[Math] How to prove that the following iteration process converges

convergence-divergencefixed-point-theoremsnumerical methodssequences-and-series

I have the following iteration process: $$ p_{n+1} = \frac{{p_{n}}^3 + 3 a p_{n} }{3 {p_{n}}^2 + a } , $$ where $a > 0$.

Q1: How to prove that this iteration process converges for every number $p_0 > p > 0 $ to the fixed point $p = g(p), p > 0$ ?

Q2: How to prove that this iteration process converges for every number $p > p_0 > 0$ to the fixed point $p = g(p) , p > 0 $ ?

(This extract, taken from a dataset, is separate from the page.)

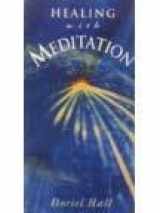 9788172246587-8172246587-Healing with Meditation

Perhaps the following theorem helps: Let $f \in C^2 [a,b]$ such that $f(p) = 0$ and $f'(p) \neq 0 $. Then there is a $\delta > 0 $ such that Newton's method generates a sequence $ \{ p_n \} $, which converges to $p$ for every $p_0 \in [p – \delta , p + \delta]$.

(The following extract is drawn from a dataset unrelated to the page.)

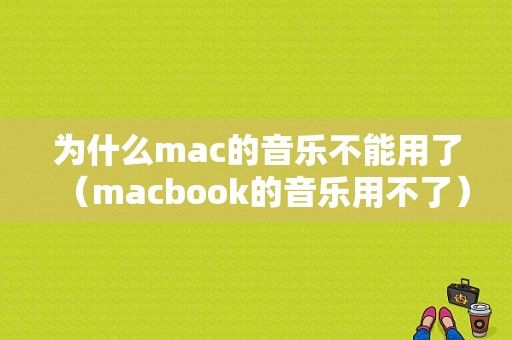 为什么mac的音乐不能用了（macbook的音乐用不了）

In my case, $f(x) = x^2 – a$.

I am guessing this theorem probably could help (especially for Q2), but I don't see how I can apply it.

Best Answer

Consider $p_{n+1} - p_n = \frac{-2p_n^3 + 2ap_n}{3p_n^2 + a}$. We have $$p_{n+1} - p_n =\begin{cases}\le 0, & \text{if } p_n \ge \sqrt{a}\\ = 0, & \text{if } p_n = \sqrt{a} \\ \ge 0, & \text{if } p_n \le \sqrt{a}\end{cases}$$ Moreover, let $f(x) = \frac{x^3 + 3ax}{3x^2 + a}$. Then $$f'(x) = \frac{(3x^2+3a)(3x^2 + a)-6x(x^3+3ax)}{(3x^2+a)^2}=\frac{3x^4-6ax^2+3a^2}{(3x^2+a)^2}=\frac{3(x^2-a)^2}{(3x^2+a)^2} \ge 0.$$ Thus it follows that $f$ is increasing. In particular $$p_{n+1} = f(p_n) \le f(\sqrt{a}) = \sqrt{a} \Leftrightarrow p_n \le \sqrt{a}.$$

The behaviour of the sequence is now clear: $p_n$ increases without going past $\sqrt{a}$ if $p_0 \le \sqrt{a}$ and decreases if $p_0 \ge \sqrt{a}$, again without going past $\sqrt{a}$. Thus as a bounded monotone sequence $p_n$ has a limit, which has to be $\sqrt{a}$ by taking limits on both sides of the defining equation of $p_{n+1}$.